*DOCUMENT PASSAGE*
::::
Lincoln Bowl
Tacoma, WA

Lincoln Park High School, at 37th and G Streets Tacoma, Washington, ca. 1914
Photo by Albert Henry Barnes courtesy UW Library digital collections

On December 6, 1911 the City of Tacoma turned over 15 acres of  land in Lincoln Park to the School District to build Lincoln High School. The high school was completed in 1914 at the cost of $436,607.68.1

Lincoln High School and field along G Street in Tacoma, Washington, ca. 1914
Photo courtesy Lincoln High School

Lincoln High School and original field in Tacoma, WA - 1924
Photo courtesy Historic Photos of Tacoma

The Lincoln High School Field was originally located behind the High School along G Street until the new 9,000 seat Bowl was contructed in 1947 in the lower field adjacent to it.2 Ten years later, on September 1, 1957, Elvis, Scotty, Bill and DJ performed there during a short tour of the Pacific-Northwest that began on August 30th in Spokane, WA and included stops in Vancouver, Seattle later that evening and concluding in Portland the following day. The show in Tacoma was a matinee.

Ad for show at Lincoln Bowl, Tacoma, WA - Sep. 1, 1957
courtesy Ger Rijff's Long Lonely Highway

Presley Rocks ’n Rolls Tacoma Teenagers Into Frenzy at Bowl
by Don Duncan

A smile played on the full lips of the husky, loose-jointed young man in the gold jacket. His black shirt was unbuttoned to his breastbone.
He wiggled his hips in tight fitting black pants and several thousand girls gasped and screamed in unison. He spread his arms and they shrieked again.
::::
*MATERIAL PROVIDED*
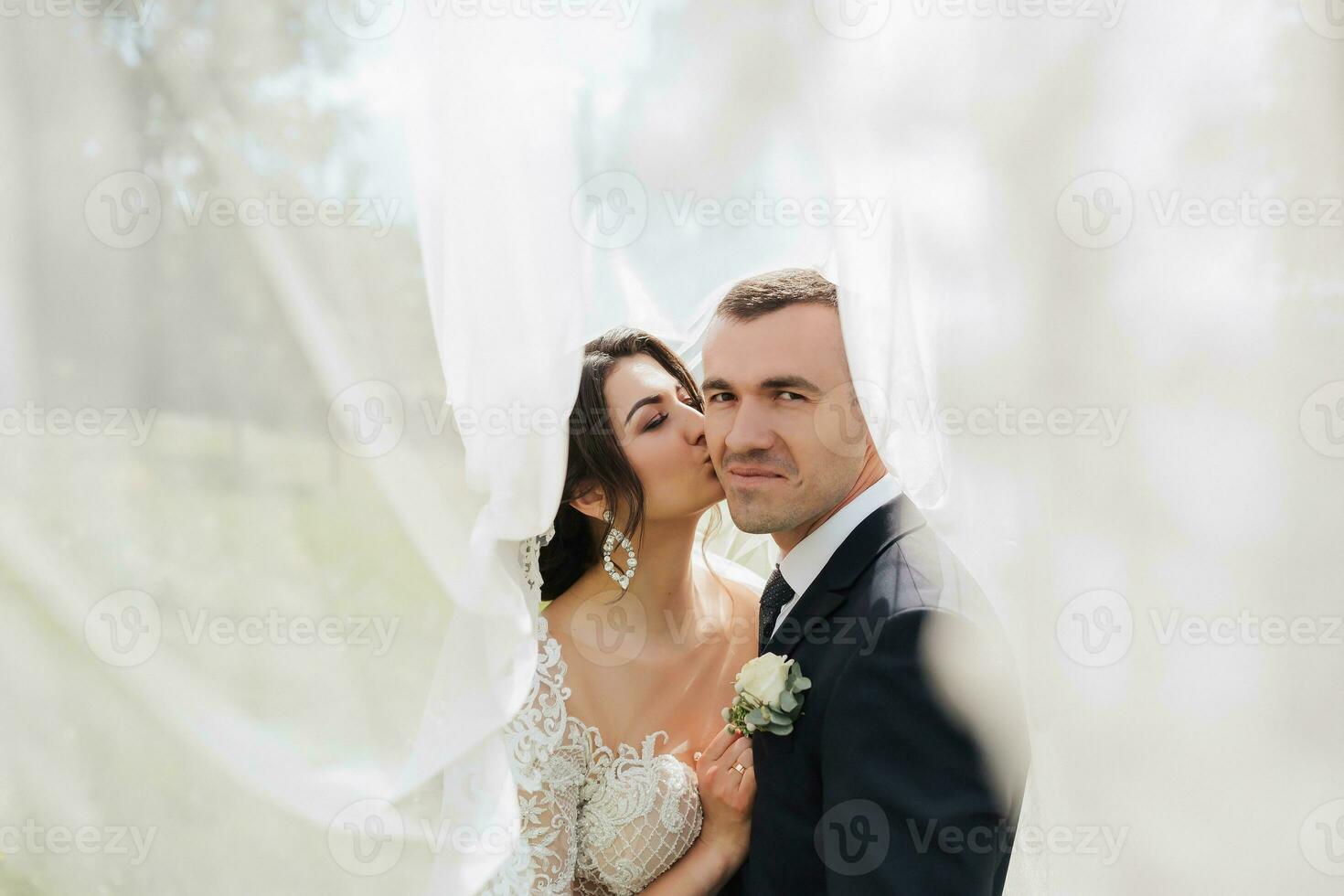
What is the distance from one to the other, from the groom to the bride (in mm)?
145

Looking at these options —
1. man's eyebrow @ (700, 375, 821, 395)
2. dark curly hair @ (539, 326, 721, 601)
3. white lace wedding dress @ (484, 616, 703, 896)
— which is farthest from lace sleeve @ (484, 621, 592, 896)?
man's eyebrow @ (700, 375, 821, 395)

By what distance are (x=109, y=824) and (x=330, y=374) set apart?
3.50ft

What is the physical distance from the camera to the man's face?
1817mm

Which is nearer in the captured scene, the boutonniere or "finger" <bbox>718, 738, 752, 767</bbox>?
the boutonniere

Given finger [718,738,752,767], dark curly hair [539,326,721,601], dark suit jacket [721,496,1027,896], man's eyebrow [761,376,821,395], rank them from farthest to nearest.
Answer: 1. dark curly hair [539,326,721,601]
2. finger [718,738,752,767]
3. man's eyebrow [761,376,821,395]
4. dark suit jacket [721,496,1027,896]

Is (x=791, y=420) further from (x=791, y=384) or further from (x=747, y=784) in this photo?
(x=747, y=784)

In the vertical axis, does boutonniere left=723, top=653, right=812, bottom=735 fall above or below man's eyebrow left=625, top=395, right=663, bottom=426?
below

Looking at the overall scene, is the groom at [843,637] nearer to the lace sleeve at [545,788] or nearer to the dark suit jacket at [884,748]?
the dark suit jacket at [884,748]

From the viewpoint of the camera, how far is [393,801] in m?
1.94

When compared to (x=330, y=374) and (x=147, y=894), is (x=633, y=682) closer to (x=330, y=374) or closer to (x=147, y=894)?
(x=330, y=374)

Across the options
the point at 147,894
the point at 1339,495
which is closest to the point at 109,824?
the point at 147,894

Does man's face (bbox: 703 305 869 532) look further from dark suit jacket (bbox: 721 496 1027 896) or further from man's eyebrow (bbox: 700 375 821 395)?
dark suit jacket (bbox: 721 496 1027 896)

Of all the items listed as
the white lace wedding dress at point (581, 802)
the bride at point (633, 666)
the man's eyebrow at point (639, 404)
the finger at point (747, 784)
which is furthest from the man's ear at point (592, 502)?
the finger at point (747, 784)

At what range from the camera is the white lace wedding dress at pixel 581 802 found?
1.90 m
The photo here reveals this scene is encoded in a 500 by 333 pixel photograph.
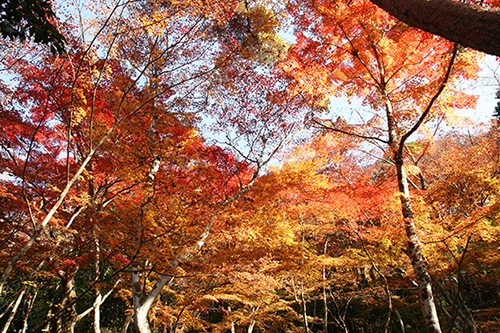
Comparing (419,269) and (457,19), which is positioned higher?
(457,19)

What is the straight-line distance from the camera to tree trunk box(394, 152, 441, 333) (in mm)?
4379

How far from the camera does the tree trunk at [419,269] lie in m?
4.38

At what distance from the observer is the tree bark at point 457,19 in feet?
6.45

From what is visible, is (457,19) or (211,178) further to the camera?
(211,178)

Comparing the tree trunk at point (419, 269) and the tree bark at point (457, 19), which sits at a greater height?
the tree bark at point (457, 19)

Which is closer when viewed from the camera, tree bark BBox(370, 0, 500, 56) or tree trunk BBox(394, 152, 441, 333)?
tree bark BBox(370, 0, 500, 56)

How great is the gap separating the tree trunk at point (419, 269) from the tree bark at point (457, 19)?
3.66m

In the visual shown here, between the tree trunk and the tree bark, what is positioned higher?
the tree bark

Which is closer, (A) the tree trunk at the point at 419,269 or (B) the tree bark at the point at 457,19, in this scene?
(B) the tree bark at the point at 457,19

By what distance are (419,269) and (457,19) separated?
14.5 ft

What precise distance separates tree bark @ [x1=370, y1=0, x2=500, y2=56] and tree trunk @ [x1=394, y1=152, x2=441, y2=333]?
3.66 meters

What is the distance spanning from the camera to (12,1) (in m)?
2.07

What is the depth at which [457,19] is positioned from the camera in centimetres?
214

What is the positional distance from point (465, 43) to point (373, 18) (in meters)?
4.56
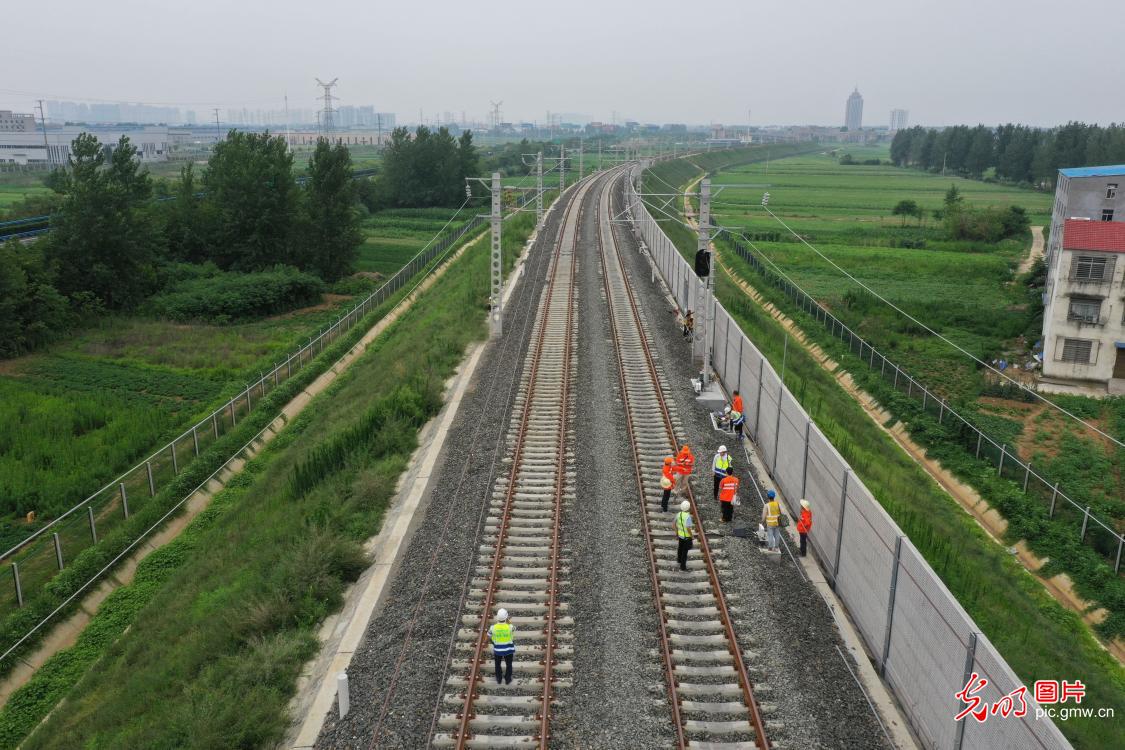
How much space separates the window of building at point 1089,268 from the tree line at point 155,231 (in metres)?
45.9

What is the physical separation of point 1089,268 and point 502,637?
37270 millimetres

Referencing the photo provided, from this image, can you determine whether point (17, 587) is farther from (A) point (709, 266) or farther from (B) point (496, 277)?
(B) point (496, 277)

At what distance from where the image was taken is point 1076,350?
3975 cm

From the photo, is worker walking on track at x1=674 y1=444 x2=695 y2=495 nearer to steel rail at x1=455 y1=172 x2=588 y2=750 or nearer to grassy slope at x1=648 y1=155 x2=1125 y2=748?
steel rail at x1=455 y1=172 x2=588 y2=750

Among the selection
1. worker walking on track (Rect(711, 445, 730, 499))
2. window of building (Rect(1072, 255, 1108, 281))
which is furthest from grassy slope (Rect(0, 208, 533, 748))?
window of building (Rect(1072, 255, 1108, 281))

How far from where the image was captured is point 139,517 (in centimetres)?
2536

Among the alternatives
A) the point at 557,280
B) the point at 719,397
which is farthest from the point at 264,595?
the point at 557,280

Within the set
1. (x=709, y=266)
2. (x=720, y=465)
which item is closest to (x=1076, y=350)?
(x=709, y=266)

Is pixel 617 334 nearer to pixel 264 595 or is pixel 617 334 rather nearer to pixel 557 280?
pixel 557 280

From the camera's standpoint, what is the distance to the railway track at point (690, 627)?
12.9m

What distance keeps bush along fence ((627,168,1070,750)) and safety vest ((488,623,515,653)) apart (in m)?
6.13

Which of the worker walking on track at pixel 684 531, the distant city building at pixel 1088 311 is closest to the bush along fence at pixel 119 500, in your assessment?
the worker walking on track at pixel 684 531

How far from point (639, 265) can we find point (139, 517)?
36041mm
::::
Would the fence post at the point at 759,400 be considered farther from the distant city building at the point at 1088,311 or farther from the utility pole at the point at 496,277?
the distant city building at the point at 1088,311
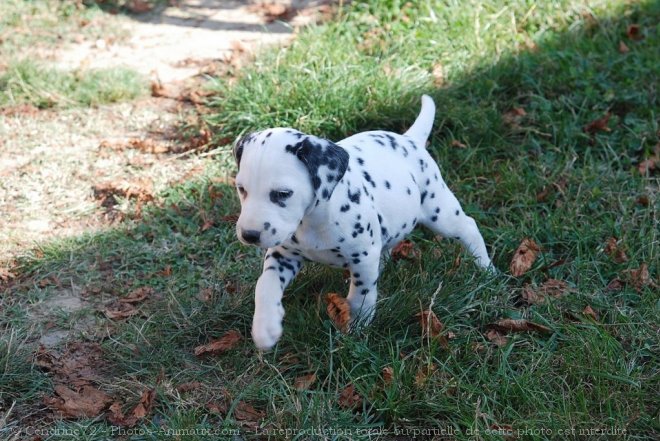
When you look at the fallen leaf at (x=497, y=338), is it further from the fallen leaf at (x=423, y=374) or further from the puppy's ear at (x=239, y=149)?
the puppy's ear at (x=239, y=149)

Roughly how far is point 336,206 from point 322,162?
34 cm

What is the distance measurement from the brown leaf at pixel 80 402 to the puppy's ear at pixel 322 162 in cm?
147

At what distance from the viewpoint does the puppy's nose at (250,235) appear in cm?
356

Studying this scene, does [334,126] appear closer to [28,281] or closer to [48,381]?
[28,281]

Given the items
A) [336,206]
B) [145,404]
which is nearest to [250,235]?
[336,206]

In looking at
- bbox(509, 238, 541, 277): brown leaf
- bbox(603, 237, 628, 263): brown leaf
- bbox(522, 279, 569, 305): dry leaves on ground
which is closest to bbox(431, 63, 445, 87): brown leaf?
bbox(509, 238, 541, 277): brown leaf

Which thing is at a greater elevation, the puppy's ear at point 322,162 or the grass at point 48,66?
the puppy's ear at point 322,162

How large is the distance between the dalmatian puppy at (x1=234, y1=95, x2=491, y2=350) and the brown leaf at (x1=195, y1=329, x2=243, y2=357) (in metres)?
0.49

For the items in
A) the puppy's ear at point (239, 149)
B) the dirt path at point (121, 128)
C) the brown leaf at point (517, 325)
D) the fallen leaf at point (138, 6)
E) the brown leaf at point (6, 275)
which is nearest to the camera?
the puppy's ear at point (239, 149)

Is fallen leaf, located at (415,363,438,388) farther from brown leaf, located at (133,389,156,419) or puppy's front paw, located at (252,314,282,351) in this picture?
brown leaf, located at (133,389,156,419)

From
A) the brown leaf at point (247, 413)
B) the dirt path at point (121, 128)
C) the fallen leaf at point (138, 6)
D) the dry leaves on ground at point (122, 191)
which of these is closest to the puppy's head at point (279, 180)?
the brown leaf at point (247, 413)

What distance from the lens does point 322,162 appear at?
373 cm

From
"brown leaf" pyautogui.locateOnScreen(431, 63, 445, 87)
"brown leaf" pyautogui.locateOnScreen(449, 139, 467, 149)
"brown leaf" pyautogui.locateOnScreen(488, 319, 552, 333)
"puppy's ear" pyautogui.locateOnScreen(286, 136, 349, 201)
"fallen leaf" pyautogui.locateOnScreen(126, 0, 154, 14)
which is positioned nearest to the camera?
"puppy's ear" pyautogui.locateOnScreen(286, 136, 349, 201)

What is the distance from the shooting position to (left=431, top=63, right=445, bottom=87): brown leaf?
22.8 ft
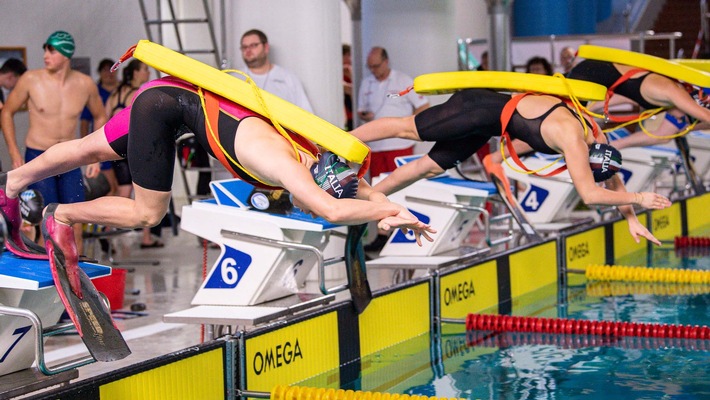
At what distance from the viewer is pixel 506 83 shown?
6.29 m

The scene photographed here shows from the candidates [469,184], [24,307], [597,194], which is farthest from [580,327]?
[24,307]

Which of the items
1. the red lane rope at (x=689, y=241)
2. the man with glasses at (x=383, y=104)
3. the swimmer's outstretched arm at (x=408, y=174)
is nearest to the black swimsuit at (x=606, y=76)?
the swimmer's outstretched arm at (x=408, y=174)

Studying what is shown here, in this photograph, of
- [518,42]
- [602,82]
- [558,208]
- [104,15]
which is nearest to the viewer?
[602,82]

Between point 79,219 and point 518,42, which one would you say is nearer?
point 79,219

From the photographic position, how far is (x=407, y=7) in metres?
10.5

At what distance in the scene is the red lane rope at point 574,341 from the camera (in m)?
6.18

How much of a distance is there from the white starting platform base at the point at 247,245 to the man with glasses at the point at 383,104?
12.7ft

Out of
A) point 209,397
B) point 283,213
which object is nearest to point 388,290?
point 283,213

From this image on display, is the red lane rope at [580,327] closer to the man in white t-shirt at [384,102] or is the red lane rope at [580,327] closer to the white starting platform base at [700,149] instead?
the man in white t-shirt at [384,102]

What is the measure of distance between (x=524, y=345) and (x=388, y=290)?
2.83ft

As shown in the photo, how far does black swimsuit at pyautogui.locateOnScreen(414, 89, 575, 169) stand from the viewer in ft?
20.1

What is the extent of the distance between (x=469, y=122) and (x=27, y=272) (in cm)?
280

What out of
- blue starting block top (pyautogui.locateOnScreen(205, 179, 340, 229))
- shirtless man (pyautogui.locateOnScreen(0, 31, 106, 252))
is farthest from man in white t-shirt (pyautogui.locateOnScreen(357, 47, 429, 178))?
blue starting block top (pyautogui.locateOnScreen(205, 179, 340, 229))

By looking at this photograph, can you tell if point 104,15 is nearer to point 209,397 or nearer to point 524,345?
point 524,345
::::
*TASKS TO PERFORM*
**1)** In the Lincoln Bowl text, how many seats did the Bowl built in 1947 have?
**2)** Return everything in the Lincoln Bowl text from "Ad for show" down to "they shrieked again.", copied word for word.

*FULL ANSWERS*
**1)** 9,000 seats.

**2)**
Ad for show at Lincoln Bowl, Tacoma, WA - Sep. 1, 1957
courtesy Ger Rijff's Long Lonely Highway

Presley Rocks ’n Rolls Tacoma Teenagers Into Frenzy at Bowl
by Don Duncan

A smile played on the full lips of the husky, loose-jointed young man in the gold jacket. His black shirt was unbuttoned to his breastbone.
He wiggled his hips in tight fitting black pants and several thousand girls gasped and screamed in unison. He spread his arms and they shrieked again.